(Stored data begins)

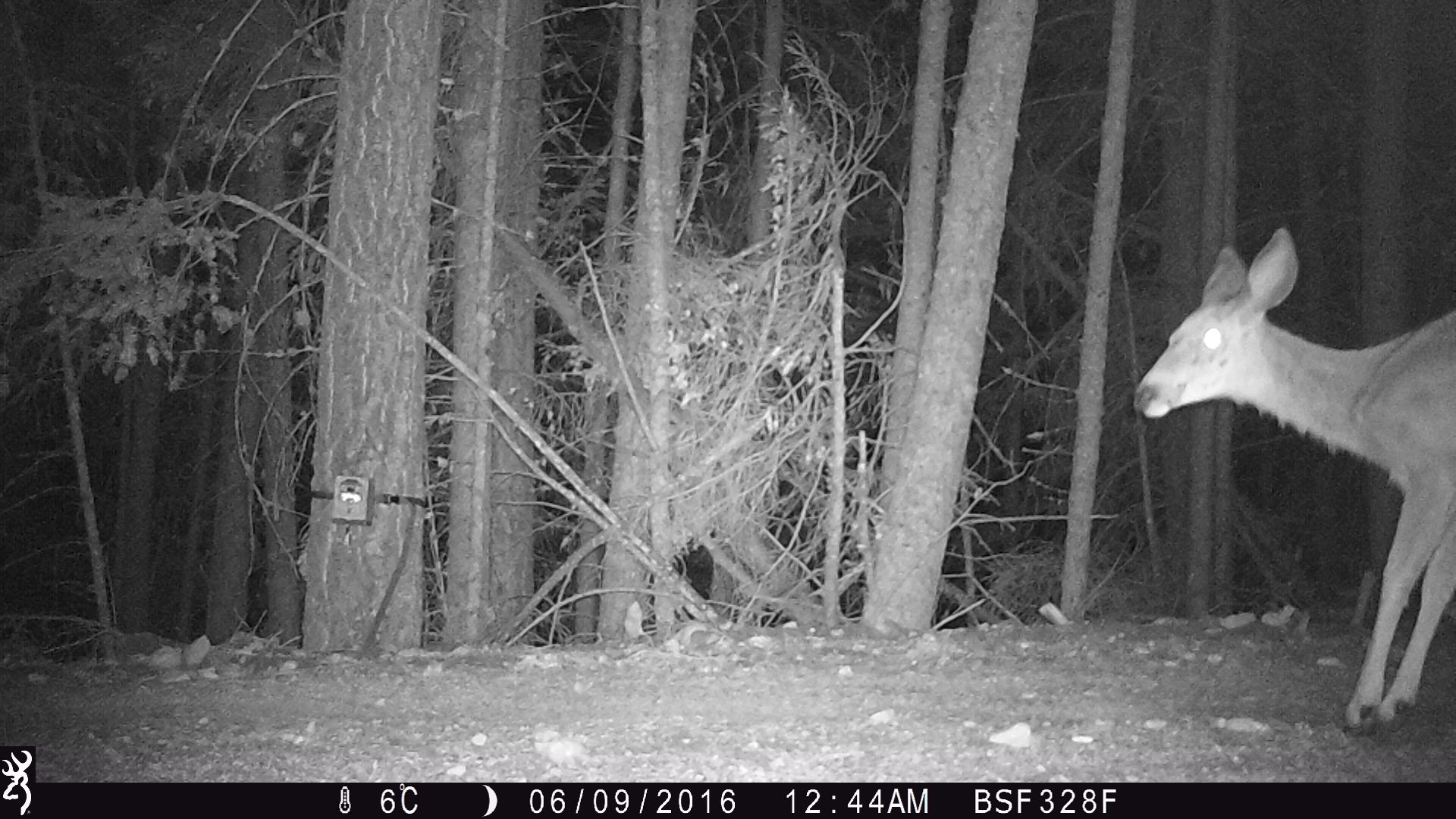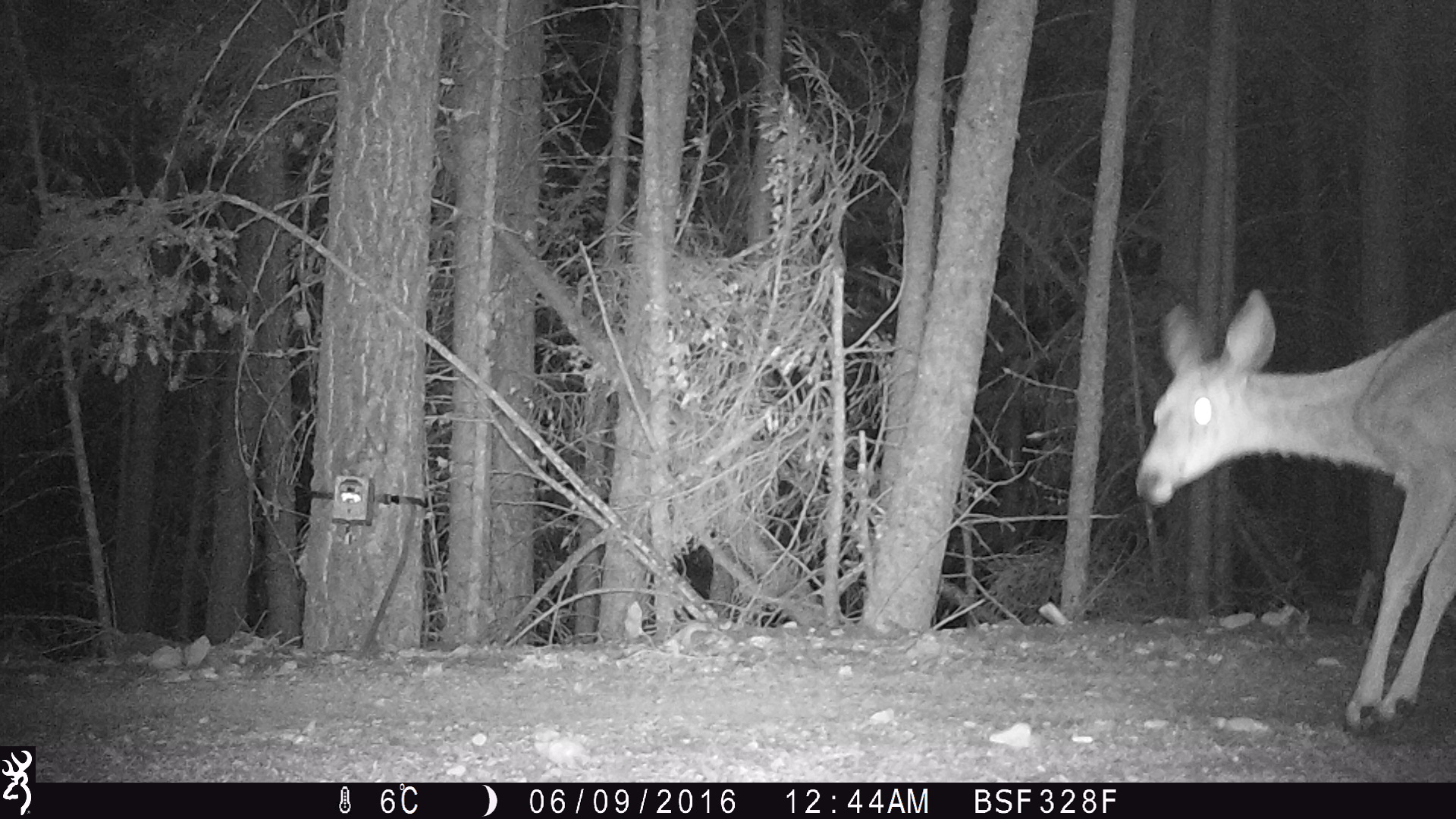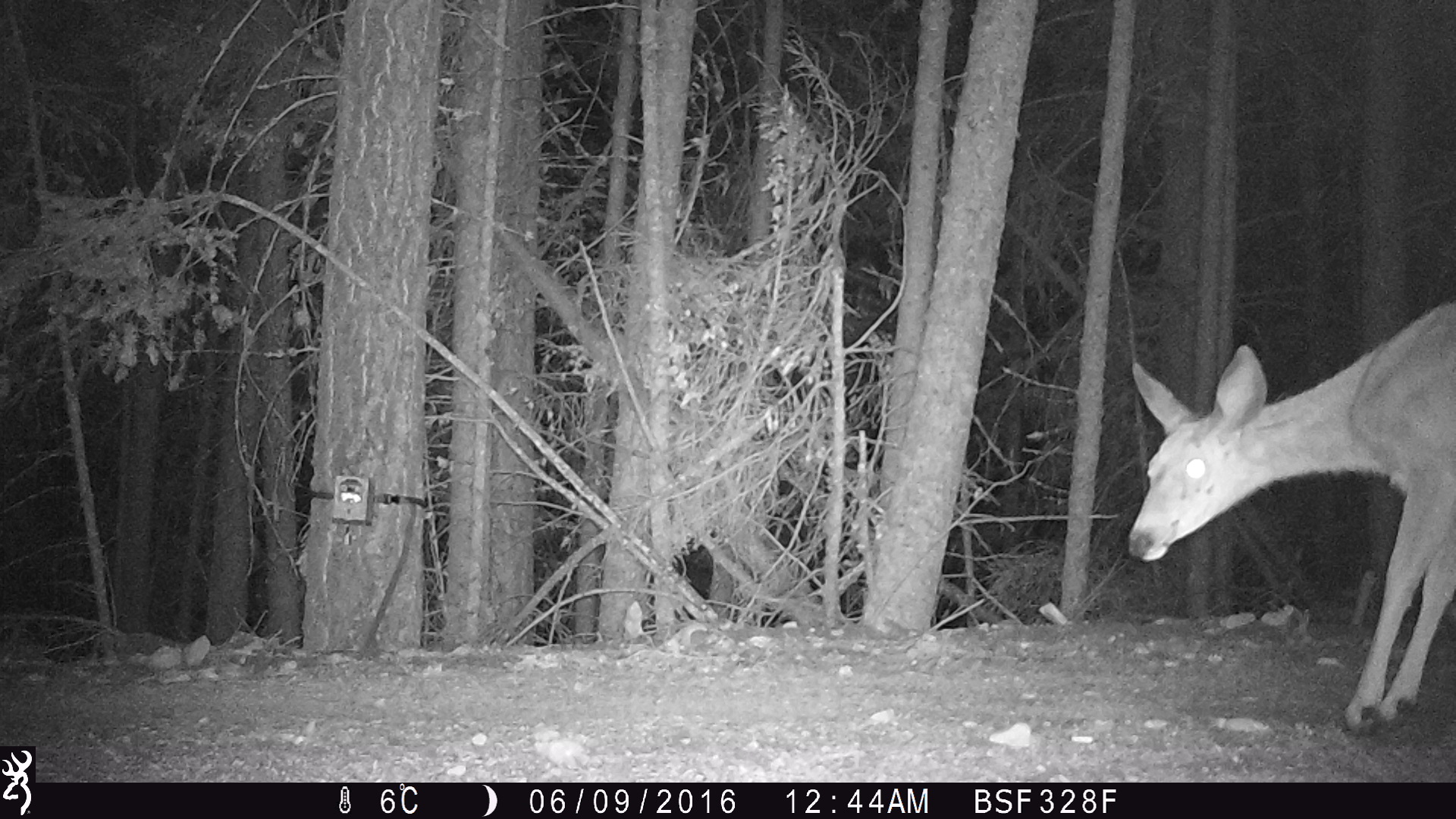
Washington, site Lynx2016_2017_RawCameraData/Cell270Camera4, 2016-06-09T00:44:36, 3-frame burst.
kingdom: Animalia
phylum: Chordata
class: Mammalia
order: Artiodactyla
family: Cervidae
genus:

(Stored data ends)

* _What is expected_: Once the pictures are set aside, repeat the remaining data word for word.

* _Response_:
Washington, site Lynx2016_2017_RawCameraData/Cell270Camera4, 2016-06-09T00:44:36, 3-frame burst.
kingdom: Animalia
phylum: Chordata
class: Mammalia
order: Artiodactyla
family: Cervidae
genus:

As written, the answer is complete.